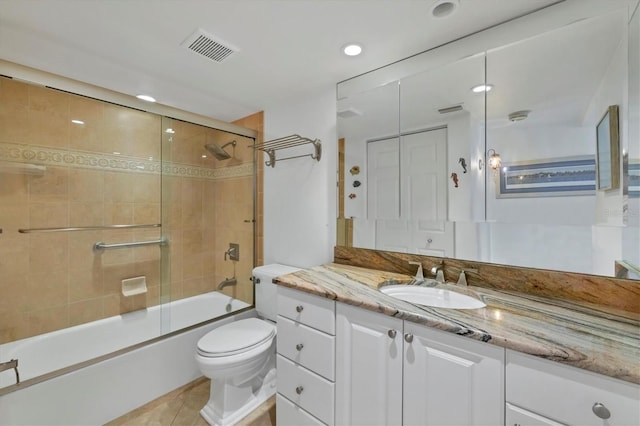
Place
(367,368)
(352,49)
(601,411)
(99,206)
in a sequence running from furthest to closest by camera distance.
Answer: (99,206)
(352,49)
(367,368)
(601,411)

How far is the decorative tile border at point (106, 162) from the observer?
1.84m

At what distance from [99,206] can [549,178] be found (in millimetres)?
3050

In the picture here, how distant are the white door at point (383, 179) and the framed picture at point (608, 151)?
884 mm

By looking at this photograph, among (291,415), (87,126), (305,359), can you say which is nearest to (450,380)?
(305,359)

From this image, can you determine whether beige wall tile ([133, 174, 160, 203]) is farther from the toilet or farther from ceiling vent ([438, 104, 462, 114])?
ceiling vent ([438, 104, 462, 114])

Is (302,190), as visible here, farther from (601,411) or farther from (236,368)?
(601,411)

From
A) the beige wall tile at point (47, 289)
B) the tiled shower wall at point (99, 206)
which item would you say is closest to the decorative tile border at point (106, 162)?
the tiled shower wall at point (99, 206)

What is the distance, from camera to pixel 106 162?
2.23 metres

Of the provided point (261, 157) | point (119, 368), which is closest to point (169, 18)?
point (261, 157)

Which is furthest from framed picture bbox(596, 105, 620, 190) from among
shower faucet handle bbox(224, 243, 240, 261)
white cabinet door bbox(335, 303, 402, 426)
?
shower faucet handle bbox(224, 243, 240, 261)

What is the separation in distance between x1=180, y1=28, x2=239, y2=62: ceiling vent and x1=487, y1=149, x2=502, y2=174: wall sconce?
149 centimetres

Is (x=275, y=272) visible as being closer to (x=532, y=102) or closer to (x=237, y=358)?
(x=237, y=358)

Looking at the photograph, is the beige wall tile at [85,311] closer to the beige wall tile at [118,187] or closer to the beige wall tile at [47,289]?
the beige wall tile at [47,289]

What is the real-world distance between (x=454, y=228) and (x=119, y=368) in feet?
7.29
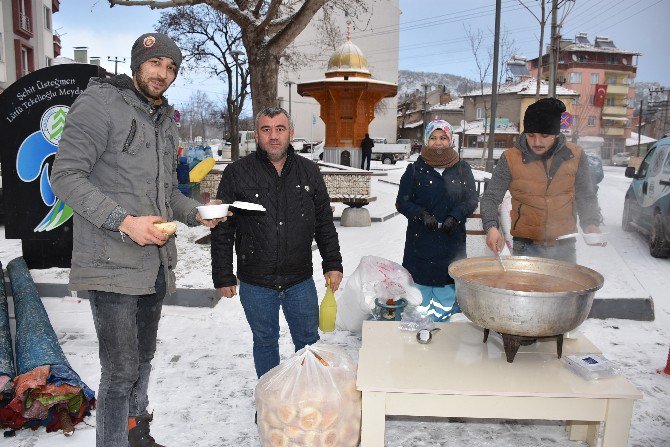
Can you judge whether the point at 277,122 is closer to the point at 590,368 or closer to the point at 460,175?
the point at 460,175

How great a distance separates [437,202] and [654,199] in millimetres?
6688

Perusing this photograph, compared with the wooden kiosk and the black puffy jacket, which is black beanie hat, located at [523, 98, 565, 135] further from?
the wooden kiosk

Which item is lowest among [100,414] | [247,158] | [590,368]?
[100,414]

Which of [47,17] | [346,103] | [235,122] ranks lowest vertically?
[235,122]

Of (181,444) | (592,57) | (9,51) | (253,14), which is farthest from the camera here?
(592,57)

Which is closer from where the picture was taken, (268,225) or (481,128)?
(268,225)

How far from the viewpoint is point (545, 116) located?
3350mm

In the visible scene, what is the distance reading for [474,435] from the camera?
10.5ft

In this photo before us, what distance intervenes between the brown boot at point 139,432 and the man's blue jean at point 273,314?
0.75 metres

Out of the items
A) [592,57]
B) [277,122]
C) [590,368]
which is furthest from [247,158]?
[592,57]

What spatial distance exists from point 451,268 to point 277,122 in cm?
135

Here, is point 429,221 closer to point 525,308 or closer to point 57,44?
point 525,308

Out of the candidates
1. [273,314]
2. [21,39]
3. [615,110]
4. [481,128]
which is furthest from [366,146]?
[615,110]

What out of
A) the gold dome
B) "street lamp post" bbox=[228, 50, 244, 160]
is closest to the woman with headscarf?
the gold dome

++++++++++++++++++++

_What is required_. Copy out the stretch of the listing above from the line containing "Which is closer" through the end of the listing, both ends included, reproducing each line verbatim.

_Output for this exercise_.
Which is closer from where the picture was taken, (268,225) or (481,128)?
(268,225)

How far from the viewpoint is point (545, 116) located?
3350mm

In the visible scene, what is the distance reading for [474,435] from the camera?
10.5ft

In this photo before us, what distance intervenes between the brown boot at point 139,432 and the man's blue jean at point 273,314?
0.75 metres

Out of the items
A) [592,57]
B) [277,122]
C) [590,368]
which is furthest from [247,158]?
[592,57]

What spatial distance exists from point 451,268 to point 277,122 in cm?
135

Here, is point 429,221 closer to point 525,308 or closer to point 57,44?
point 525,308

Out of the candidates
1. [273,314]
2. [21,39]
3. [615,110]
4. [481,128]
which is furthest from [366,146]?
[615,110]

What out of
A) the gold dome
B) "street lamp post" bbox=[228, 50, 244, 160]
is closest to the woman with headscarf?
the gold dome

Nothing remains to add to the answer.